D. Ross Camidge, MD, PhD
Director of Thoracic Oncology,
University of Colorado,
Aurora, Colorado, USA
National Medical Director of the
Academic Thoracic Oncology Medical
Investigators Consortium (ATOMIC)
Although the COVID-19 pandemic has prevented on-site attendance of the world’s largest cancer conference this year, the experts’ avid interest in advances in their respective areas of s pecialization remains unchanged. Approximately 40,000 oncology professionals participated in the three-day virtual ASCO scientific meeting that was held online from Friday, May 29, through Sunday, May 31. The program contained almost 5,300 abstracts and more than 100 on-demand and broadcast sessions featuring over 2,300 oral and poster presentations, opening and plenary sessions, cancer-specific highlights sessions, and clinical cancer symposia. Until June 4, the content was viewed more than 2.5 million times. It can be said that the global oncology community has risen magnificently to the occasion.

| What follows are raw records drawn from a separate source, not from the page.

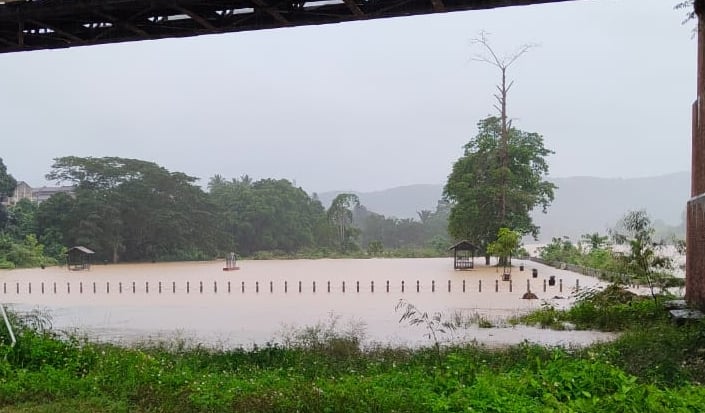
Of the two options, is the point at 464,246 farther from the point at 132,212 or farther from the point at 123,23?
the point at 123,23

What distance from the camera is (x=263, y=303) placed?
23453 mm

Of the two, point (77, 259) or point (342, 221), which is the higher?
point (342, 221)

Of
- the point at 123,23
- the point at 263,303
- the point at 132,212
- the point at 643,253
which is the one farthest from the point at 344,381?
the point at 132,212

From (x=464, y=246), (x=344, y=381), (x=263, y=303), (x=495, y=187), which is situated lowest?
(x=263, y=303)

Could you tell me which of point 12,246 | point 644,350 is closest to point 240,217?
point 12,246

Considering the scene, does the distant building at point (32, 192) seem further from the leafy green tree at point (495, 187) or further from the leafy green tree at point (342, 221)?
the leafy green tree at point (495, 187)

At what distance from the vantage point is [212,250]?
56.9m

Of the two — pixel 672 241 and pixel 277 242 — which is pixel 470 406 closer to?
pixel 672 241

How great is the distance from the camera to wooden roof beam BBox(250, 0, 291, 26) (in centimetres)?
923

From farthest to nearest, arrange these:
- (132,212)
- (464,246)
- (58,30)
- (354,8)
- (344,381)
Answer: (132,212) → (464,246) → (58,30) → (354,8) → (344,381)

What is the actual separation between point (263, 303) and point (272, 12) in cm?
1553

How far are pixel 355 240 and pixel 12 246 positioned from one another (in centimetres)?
3449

A range of relevant and potentially practice-changing findings was presented in the field of lung cancer. Immunotherapy and targeted-therapy strategies are now being explored either before or after surgery for early stage disease, with multiple challenges in determining what is and is not a transformative approach. In addition, combinations with radiation therapy continue to be explored in different clinical settings. Moreover, patient care in the setting of rare oncogenic drivers is an important focus of lung cancer research. Significant progress has been made with regard to various aberrations including ALK, MET, HER2 and RET alterations, as well as EGFR exon 20 insertions. All of these occur only in a few percent of patients but make for excellent therapeutic targets. A considerable part of this publication is dedicated to MET aberrations and the agents that have been developed to tackle them with precision. Molecular insights play an important role here as MET alterations have many faces. Also, results for drugs that enable targeting of EGFR exon 20 insertions are promising in this difficult-to-treat subtype of EGFR-positive lung cancer.

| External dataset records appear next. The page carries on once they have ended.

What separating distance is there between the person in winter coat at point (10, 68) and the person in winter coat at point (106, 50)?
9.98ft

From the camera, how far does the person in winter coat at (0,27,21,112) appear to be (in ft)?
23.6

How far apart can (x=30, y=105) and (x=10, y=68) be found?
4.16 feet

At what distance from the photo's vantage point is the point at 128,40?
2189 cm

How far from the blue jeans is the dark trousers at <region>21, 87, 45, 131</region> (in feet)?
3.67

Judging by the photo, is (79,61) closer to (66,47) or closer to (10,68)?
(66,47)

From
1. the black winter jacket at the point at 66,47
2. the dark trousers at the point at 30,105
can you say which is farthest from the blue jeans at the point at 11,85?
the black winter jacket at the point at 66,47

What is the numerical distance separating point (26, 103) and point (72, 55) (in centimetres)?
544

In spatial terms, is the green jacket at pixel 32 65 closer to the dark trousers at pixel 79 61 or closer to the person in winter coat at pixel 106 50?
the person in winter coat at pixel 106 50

Clinical studies and their updates presented at the conference continue to confirm the importance of immune checkpoint inhibition with the next barriers being the determination of unequivocally active combinations of immune agents and the patients/tumor characteristics in whom they may be most effective. Of course, the COVID-19 pandemic itself was addressed in the context of thoracic cancer care this year. Findings obtained from the TERAVOLT study contribute to the identification of lung cancer patients at risk for fatal COVID-19 infections, while data collection is ongoing and additional analyses will expand our knowledge in this area. Overall, data in this publication are presented together with the conclusions of the authors. We welcome you to question the data and these conclusions yourself.